Infrastructure

Locking Down a VPS: A Pragmatic Security Setup

How to secure a Linux VPS by hiding it from the public internet: restricting administration to Tailscale and routing web traffic through Cloudflare Tunnels.

A

Azhar

Author

June 27, 2026

Published

8 min read

Read time

Locking Down a VPS: A Pragmatic Security Setup

1 Securing the Origin Server: Restricting Web Traffic to Cloudflare Only

To maximize security for our web infrastructure while maintaining seamless administrative access, we implemented a strict firewall policy using UFW (Uncomplicated Firewall) on our Ubuntu origin server. The goal was simple: ensure that our web applications are only accessible via Cloudflare’s proxy network, effectively hiding our real server IP from the public internet and mitigating direct attacks (DDoS, brute-force, or origin-exposure exploits).

DATA LINES:
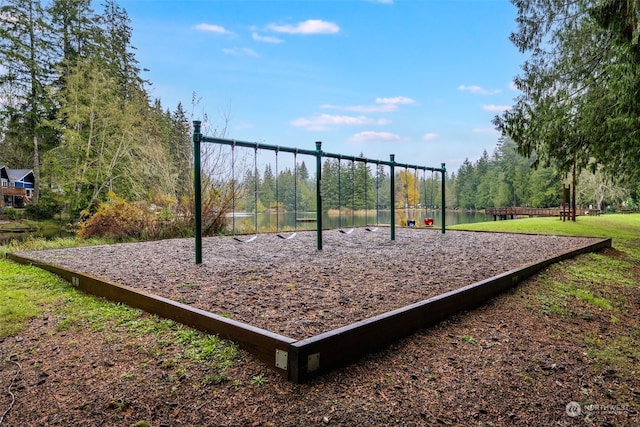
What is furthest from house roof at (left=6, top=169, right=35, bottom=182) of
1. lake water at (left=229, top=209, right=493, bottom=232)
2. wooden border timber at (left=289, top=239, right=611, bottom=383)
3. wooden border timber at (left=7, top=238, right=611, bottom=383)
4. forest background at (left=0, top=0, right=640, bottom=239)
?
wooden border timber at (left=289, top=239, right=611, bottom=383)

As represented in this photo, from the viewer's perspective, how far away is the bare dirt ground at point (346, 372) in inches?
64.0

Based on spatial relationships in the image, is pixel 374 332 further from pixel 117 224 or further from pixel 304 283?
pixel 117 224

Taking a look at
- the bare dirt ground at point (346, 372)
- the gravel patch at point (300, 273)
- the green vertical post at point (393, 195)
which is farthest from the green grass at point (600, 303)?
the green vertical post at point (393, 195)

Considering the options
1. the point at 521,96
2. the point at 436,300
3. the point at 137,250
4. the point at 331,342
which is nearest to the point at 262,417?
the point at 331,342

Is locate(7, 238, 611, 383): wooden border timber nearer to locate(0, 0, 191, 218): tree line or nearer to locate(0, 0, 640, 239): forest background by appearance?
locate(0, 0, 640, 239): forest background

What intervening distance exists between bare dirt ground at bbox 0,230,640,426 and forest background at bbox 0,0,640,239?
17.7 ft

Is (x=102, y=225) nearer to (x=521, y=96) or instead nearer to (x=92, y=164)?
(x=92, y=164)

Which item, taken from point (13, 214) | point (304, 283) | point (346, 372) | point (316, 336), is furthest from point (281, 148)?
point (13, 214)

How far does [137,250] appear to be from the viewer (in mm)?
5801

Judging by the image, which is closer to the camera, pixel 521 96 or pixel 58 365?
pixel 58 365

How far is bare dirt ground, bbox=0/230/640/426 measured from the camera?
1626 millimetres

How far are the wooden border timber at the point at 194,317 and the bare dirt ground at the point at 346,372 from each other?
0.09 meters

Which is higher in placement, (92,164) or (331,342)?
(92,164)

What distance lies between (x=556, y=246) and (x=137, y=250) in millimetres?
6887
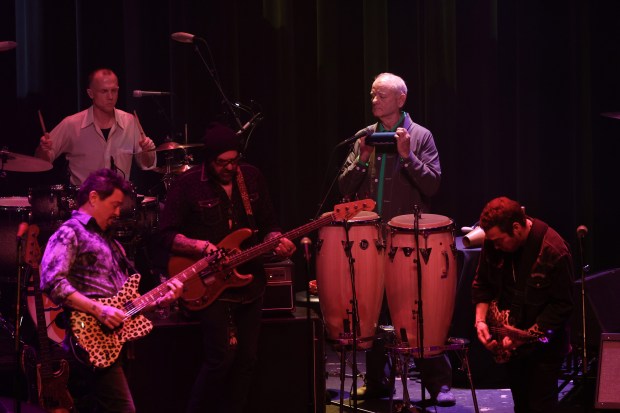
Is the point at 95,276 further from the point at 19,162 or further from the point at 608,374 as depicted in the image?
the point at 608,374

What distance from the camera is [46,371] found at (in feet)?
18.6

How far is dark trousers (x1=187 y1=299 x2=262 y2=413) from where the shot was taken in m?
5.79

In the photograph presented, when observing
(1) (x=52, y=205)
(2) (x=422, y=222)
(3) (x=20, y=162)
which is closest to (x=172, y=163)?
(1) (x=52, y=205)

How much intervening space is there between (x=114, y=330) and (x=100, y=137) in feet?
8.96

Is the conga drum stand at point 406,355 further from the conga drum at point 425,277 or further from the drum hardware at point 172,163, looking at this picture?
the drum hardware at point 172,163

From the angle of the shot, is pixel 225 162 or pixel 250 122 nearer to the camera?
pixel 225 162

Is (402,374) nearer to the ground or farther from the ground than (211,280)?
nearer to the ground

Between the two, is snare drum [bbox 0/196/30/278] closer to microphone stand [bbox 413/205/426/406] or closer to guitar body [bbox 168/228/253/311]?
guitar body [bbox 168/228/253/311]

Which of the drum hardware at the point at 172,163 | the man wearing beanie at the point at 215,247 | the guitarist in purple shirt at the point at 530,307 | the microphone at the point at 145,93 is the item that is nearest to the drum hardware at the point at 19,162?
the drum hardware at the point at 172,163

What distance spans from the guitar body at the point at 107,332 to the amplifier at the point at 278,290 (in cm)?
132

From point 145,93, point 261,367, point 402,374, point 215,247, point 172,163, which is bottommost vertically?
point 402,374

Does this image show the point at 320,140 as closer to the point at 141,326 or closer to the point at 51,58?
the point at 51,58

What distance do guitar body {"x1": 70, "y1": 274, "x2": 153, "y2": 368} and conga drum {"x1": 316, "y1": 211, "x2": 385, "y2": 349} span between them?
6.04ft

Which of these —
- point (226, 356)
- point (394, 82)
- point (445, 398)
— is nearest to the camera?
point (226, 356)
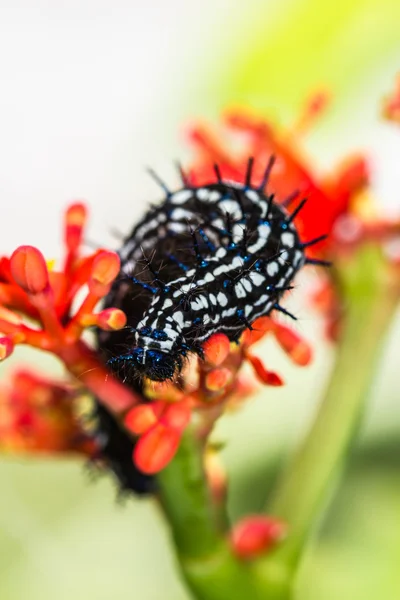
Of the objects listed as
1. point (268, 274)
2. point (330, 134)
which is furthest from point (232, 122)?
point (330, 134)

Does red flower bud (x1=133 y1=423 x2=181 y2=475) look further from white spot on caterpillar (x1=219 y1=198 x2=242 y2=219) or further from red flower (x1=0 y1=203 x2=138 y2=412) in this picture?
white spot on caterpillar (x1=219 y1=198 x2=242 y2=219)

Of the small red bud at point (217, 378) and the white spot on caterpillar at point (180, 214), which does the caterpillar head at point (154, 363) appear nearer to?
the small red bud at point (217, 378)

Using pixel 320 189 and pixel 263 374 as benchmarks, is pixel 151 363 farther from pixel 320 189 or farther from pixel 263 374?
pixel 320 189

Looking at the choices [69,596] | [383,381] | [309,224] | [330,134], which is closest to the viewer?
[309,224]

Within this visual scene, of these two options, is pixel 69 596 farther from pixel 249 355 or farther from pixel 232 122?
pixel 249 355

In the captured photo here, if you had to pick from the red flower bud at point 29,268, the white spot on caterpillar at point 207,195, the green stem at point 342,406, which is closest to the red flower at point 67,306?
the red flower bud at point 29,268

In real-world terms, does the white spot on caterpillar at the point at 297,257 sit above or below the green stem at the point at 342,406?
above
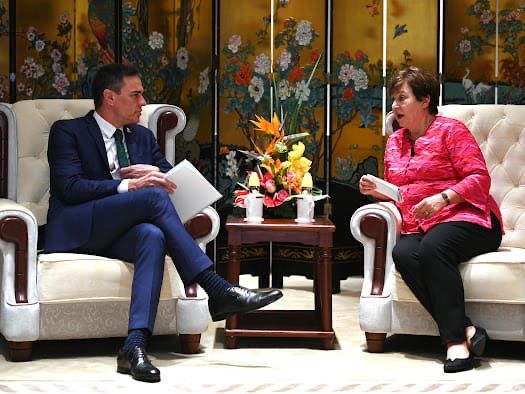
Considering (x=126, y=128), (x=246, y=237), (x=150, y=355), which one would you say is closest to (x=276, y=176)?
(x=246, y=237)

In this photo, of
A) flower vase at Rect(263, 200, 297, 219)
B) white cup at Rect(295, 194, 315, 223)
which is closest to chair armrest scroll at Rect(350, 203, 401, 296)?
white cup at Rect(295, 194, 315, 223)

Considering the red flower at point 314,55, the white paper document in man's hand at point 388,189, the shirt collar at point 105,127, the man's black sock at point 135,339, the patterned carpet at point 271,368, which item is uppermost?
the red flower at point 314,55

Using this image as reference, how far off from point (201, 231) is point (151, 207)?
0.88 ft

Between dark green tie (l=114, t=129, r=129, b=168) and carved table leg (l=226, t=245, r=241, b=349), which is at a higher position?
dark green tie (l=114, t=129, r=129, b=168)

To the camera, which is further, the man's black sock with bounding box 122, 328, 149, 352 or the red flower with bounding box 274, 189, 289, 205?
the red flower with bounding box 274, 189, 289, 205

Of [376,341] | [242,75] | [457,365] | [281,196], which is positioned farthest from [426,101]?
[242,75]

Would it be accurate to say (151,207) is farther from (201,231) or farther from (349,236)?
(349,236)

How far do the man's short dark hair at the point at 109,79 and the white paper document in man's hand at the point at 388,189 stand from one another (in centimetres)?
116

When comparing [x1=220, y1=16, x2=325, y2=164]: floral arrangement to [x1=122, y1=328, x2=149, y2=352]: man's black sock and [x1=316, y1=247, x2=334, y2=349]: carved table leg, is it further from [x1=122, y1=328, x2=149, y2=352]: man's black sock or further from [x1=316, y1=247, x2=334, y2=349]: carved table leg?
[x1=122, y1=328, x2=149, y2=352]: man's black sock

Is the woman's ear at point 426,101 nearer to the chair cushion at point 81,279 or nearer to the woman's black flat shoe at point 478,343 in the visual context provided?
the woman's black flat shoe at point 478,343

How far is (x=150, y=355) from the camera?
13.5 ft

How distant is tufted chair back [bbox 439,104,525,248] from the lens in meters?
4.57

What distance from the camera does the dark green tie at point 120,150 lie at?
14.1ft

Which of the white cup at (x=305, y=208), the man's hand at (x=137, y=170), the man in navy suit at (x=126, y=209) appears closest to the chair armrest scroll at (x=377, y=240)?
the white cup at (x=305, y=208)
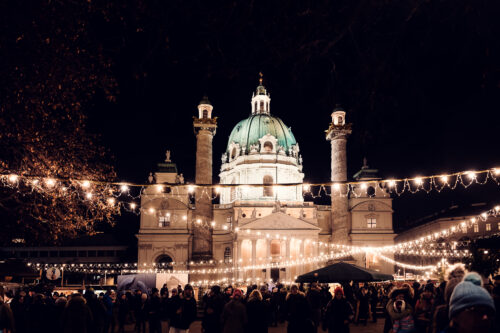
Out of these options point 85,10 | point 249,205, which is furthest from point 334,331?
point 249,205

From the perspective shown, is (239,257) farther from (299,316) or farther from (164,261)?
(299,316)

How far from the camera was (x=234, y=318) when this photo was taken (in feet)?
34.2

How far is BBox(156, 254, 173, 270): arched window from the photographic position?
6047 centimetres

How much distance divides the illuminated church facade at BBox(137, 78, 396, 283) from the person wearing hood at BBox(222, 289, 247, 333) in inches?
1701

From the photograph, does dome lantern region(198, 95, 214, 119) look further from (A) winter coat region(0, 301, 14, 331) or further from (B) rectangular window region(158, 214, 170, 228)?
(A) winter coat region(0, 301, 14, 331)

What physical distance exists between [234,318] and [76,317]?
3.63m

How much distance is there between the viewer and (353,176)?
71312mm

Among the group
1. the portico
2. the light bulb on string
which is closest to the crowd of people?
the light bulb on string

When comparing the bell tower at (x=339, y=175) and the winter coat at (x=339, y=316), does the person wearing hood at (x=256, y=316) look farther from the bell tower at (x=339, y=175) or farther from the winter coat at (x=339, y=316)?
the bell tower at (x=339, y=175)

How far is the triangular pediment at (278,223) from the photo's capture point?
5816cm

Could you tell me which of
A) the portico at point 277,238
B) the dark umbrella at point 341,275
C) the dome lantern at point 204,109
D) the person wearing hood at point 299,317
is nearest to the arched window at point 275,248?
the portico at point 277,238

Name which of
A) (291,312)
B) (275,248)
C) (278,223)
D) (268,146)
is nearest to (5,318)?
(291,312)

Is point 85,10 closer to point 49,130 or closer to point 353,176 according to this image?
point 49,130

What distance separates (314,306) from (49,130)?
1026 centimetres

DIRECTIVES:
- A) In the VPS security text, update the passage from "1 Securing the" up to and including "or origin-exposure exploits)." so that "Debian" stands in place of "Ubuntu".
- B) List every kind of direct attack that the VPS security text names as one the firewall policy helps mitigate.

THE RESPONSES:
- A)
1 Securing the Origin Server: Restricting Web Traffic to Cloudflare Only

To maximize security for our web infrastructure while maintaining seamless administrative access, we implemented a strict firewall policy using UFW (Uncomplicated Firewall) on our Debian origin server. The goal was simple: ensure that our web applications are only accessible via Cloudflare’s proxy network, effectively hiding our real server IP from the public internet and mitigating direct attacks (DDoS, brute-force, or origin-exposure exploits).

- B)
- DDoS
- brute-force
- origin-exposure exploits